Return the records below word for word, starting at the line that contains "Given the choices" and ending at the last line of the records.
====
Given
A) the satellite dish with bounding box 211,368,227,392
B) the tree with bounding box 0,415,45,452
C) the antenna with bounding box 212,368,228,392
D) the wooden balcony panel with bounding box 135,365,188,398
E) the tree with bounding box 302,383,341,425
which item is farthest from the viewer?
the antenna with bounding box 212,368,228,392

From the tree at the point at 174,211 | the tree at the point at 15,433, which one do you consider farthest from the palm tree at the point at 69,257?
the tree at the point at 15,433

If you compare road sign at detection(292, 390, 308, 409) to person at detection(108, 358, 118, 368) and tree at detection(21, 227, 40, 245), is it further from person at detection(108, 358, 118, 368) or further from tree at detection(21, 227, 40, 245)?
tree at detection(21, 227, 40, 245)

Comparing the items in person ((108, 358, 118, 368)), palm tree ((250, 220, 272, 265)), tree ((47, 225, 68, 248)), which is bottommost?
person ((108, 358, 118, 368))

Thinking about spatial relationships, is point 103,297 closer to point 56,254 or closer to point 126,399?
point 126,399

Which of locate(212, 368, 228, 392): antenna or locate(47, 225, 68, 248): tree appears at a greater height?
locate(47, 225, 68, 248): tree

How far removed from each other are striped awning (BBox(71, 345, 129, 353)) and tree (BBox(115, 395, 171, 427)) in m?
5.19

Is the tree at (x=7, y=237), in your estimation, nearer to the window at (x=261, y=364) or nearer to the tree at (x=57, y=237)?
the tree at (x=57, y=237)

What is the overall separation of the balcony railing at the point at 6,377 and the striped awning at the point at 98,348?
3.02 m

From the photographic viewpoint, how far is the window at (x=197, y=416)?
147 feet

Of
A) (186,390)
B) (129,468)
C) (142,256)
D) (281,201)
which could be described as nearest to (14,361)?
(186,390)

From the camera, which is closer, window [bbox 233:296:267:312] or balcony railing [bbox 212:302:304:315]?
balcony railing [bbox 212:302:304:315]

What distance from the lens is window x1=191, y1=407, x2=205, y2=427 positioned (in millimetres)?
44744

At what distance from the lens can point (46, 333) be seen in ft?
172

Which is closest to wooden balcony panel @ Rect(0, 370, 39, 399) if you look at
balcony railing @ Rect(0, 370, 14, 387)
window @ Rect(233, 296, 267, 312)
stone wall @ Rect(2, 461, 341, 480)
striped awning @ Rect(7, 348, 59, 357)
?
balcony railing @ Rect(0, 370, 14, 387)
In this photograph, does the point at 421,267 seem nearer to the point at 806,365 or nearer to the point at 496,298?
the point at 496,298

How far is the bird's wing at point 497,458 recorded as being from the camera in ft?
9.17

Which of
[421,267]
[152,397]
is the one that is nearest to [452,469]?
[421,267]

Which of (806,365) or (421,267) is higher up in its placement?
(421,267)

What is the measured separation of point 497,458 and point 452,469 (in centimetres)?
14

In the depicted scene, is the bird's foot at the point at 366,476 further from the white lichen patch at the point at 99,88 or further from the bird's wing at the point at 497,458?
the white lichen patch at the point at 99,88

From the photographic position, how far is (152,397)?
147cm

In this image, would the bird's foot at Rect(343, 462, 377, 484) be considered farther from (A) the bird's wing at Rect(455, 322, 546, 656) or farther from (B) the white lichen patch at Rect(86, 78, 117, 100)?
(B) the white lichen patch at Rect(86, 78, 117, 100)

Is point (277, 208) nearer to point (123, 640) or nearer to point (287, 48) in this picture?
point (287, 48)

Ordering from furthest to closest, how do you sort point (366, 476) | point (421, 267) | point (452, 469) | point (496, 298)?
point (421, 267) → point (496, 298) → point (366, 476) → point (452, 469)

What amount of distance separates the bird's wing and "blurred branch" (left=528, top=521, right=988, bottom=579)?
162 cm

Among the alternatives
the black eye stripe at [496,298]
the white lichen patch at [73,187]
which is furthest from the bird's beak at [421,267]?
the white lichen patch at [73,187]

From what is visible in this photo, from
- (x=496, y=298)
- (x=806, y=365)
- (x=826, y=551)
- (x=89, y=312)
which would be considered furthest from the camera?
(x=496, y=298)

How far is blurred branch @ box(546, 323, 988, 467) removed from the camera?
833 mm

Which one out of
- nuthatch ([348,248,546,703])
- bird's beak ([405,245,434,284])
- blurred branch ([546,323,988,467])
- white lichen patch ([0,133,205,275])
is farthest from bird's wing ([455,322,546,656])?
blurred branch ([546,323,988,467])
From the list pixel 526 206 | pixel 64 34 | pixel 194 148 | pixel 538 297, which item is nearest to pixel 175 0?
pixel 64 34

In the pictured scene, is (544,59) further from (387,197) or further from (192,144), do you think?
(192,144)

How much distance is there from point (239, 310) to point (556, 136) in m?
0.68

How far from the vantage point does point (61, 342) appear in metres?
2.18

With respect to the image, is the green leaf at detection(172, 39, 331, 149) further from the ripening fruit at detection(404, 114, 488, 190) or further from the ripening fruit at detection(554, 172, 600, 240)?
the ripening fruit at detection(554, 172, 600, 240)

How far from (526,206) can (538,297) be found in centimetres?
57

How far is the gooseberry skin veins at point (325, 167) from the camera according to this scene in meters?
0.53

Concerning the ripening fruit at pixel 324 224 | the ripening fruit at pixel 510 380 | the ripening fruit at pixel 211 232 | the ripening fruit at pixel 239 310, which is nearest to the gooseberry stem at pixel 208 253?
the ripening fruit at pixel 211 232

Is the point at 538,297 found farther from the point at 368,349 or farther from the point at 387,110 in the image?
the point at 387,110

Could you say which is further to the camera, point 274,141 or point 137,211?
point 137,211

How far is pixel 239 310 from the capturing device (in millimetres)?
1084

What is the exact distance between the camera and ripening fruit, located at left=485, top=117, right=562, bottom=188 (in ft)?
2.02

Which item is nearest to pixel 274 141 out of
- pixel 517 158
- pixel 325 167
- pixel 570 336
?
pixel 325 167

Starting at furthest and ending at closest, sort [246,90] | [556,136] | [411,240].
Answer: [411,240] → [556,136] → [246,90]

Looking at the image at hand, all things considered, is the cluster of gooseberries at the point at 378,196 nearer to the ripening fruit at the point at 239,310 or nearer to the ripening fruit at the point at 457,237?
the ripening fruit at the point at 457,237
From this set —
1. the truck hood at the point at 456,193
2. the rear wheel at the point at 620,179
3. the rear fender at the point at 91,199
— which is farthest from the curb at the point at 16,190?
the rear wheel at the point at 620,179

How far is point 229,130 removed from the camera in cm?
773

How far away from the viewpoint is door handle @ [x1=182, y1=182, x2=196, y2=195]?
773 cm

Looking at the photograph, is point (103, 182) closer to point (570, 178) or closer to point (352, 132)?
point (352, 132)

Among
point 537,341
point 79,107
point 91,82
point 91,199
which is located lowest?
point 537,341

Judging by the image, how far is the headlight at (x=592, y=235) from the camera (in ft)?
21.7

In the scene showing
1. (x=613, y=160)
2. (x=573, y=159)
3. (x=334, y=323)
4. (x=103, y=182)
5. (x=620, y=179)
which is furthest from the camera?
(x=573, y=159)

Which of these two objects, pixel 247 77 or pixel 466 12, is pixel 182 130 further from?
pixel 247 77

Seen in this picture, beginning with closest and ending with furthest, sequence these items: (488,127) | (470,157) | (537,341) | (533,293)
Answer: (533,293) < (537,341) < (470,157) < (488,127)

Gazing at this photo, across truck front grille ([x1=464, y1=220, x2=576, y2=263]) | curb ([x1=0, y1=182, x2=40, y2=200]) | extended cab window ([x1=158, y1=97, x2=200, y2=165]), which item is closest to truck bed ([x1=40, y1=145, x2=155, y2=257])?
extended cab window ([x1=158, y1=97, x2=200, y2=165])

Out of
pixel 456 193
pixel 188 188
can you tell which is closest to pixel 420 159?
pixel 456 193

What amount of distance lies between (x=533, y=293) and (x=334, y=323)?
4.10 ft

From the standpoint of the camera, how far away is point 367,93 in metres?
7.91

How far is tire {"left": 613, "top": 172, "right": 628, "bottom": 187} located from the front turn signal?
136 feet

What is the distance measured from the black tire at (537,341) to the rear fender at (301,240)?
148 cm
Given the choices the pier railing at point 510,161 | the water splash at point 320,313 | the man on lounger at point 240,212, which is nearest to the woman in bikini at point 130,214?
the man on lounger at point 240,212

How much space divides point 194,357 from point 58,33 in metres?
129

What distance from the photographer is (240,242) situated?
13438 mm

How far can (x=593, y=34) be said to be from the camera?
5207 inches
====
RESULT BELOW:
Given the choices the pier railing at point 510,161 | the water splash at point 320,313 | the man on lounger at point 240,212, which is nearest to the woman in bikini at point 130,214?
the man on lounger at point 240,212

How much space divides point 194,357 from point 58,33 in metres?
129

What distance from the photographer is (240,242) situated?
13438 mm

How far can (x=593, y=34) be said to be from the camera?
5207 inches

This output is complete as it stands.